Archive for April, 2010

Composers Corner—Johann Strauss II


2010
04.29

Johann Strauss II [1825–1899] was a Viennese composer who wrote primarily dance music and has subsequently earned the unofficial title of “The Waltz King.”  He was the son of another famous composer—a man with the same name occasionally known as Johann Strauss the Elder—and studied the violin in defiance of his musical parent, who would have preferred to see his son join the banking business.  The antagonism between the two never truly abated—albeit more of a political than a musical conflict—and one that was only resolved when the elder Strauss died from scarlet fever when his son was 23 years old.

Strauss toured much of the Austro-Hungarian Empire with his orchestra, performing for royals and commoners alike in private salons as well as in theaters.  His waltz compositions were all the rage throughout Central Europe, but this constant touring took a toll on the composer.  He convinced his younger brother, Josef, to abandon his engineering career and instead take over as the leader of the Strauss orchestra.  This allowed Johann to concentrate on composition, although he did acquiesce to taking his ensemble on tour to the United States during the 1870s.

In addition to the stand-alone waltz pieces Strauss wrote, he was also known for a number of operettas.  The most famous of these—one of the few to enjoy regular performance today—is Die Fledermaus (The Bat), an 1874 composition that offers a humorous commentary on Vienna’s political and socio-economic scene at the time.  As is the case with nearly all of Strauss’s operettas, the story lines are somewhat sparse and exist mostly to connect one tuneful melody to another.  Die Fledermaus was his third such composition out of a total of 15.  While most of the others have rarely been performed in the intervening years, some lasting popularity exists for a song or two extracted from one score or another.

Strauss contracted pneumonia in spring 1899 and died from that affliction in June of that year.  His music is considered to be one of the signature elements of his home town, and the Vienna Philharmonic traditionally performs an all-Strauss program every New Year’s Eve.  It should be noted that Johann Strauss II is not at all related to the German composer with the same surname, Richard Strauss.

Famous Soloists—Yo-Yo Ma


2010
04.26

Yo-Yo Ma was born in Paris in 1955, the son of two Chinese musicians who relocated the family to New York City five years later.  Ma was a true prodigy who began to play the cello at the age of four, having already tried out the violin and viola.  When he was eight years old, Ma appeared on a U.S. television broadcast (along with his older sister), playing in a concert conducted by Leonard Bernstein.  He later studied at Julliard with cellist Leonard Rose but continued his education at Harvard, where he earned a bachelor’s degree in 1976.  That institution granted him an honorary doctorate in 1991.

GIVEN TASK 1:
According to the archive page, which of Johann Strauss II's operettas is his most famous?
The text and the records have nothing to do with each other.

AVAILABLE DATA:
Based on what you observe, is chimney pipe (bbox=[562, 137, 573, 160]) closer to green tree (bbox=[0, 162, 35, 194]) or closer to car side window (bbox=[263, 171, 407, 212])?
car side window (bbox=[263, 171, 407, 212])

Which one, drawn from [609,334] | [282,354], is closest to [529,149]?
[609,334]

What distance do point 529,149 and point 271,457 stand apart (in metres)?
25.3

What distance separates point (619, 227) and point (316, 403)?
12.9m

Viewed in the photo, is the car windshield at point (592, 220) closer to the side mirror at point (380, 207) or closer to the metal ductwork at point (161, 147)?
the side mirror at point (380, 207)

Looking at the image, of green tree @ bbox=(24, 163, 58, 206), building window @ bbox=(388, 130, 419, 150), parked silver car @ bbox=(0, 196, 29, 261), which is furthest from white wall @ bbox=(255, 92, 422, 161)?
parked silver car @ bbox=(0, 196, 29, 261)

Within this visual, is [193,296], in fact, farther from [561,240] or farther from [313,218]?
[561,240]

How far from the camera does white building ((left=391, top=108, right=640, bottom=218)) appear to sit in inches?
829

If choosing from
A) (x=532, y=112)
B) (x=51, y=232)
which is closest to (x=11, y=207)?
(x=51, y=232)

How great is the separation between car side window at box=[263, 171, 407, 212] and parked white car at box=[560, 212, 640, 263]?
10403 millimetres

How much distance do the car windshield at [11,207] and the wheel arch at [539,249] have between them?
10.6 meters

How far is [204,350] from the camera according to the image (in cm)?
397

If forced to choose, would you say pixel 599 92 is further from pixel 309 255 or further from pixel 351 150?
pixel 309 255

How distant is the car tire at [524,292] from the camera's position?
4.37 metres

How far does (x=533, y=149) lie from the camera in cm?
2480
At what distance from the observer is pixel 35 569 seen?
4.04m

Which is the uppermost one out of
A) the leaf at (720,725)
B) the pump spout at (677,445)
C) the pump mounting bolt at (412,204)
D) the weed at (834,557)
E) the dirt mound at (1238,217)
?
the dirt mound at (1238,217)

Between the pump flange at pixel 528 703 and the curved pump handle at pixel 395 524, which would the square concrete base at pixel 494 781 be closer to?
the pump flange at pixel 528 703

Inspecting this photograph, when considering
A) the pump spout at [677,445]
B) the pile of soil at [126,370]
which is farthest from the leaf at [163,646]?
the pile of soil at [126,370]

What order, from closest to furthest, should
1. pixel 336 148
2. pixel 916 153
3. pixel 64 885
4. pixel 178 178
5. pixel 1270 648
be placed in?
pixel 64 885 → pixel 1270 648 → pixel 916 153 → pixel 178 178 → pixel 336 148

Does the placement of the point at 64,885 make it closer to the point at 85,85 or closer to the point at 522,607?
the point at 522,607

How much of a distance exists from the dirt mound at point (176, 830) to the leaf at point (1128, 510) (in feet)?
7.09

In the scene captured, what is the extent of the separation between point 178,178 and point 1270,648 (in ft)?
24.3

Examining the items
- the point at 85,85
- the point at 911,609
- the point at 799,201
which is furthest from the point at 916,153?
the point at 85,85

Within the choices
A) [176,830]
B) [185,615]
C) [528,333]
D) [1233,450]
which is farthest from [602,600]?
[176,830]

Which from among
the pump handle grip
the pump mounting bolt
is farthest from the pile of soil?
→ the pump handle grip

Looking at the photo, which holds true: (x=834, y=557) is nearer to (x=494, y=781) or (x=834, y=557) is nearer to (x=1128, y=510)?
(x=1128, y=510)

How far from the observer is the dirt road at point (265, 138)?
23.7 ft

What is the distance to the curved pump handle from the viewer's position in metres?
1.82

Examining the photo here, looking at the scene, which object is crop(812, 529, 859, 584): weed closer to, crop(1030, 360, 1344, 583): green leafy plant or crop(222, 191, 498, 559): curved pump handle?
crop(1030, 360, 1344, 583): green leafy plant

GIVEN TASK 2:
Retype the records exactly, from the line containing "How far from the observer" through the final line of the records, with both of those lines included.

TASK OUTPUT 1:
Die Fledermaus (The Bat)

TASK OUTPUT 2:
How far from the observer is the dirt road at point (265, 138)?
23.7 ft

What is the distance to the curved pump handle from the viewer's position in metres?
1.82

Examining the photo here, looking at the scene, which object is crop(812, 529, 859, 584): weed closer to, crop(1030, 360, 1344, 583): green leafy plant or crop(222, 191, 498, 559): curved pump handle?
crop(1030, 360, 1344, 583): green leafy plant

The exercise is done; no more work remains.